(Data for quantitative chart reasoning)
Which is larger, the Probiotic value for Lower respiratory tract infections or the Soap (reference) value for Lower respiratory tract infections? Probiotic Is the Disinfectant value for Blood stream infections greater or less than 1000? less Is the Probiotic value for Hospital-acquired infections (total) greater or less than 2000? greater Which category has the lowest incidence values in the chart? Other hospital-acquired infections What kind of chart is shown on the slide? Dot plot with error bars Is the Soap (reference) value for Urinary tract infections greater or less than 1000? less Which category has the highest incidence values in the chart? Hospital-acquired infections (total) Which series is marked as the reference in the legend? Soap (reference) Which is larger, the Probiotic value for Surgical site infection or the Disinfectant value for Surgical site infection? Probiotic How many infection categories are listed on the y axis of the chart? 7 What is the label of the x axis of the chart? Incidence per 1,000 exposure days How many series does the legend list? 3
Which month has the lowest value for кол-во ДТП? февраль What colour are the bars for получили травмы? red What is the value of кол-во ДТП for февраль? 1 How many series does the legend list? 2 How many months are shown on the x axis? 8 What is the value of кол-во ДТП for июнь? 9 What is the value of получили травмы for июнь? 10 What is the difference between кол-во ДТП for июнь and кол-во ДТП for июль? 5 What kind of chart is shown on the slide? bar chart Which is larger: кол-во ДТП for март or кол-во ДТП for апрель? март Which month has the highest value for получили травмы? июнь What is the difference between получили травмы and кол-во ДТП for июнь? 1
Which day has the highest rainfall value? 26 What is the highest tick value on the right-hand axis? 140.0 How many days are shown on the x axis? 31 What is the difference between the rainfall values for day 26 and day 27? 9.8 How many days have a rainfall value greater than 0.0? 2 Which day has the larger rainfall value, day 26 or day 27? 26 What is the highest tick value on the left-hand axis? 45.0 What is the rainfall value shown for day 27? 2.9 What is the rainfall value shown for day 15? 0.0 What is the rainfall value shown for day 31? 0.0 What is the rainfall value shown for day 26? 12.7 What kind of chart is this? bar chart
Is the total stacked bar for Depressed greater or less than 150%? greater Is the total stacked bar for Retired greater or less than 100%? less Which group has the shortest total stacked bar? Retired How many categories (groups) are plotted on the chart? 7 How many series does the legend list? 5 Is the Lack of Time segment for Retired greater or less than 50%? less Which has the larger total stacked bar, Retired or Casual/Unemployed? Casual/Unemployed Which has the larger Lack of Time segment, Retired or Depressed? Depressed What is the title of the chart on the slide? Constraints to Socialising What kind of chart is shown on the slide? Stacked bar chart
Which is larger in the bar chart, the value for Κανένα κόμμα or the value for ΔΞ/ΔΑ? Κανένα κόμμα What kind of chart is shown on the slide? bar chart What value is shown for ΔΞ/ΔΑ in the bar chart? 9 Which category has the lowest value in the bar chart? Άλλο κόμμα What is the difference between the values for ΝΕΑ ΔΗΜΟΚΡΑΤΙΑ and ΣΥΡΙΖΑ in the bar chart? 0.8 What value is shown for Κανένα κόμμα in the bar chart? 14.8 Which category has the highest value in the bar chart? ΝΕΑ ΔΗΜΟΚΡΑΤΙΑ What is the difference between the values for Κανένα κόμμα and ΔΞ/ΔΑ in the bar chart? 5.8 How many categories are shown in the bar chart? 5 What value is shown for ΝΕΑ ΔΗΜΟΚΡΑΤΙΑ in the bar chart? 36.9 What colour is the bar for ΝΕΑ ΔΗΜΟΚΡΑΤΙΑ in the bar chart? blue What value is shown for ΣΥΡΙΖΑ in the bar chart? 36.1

Required action:
Please count the lines in the records that contain the string "category", treating uppercase and lowercase as different. Reply with the number alone.

Exercise result:
2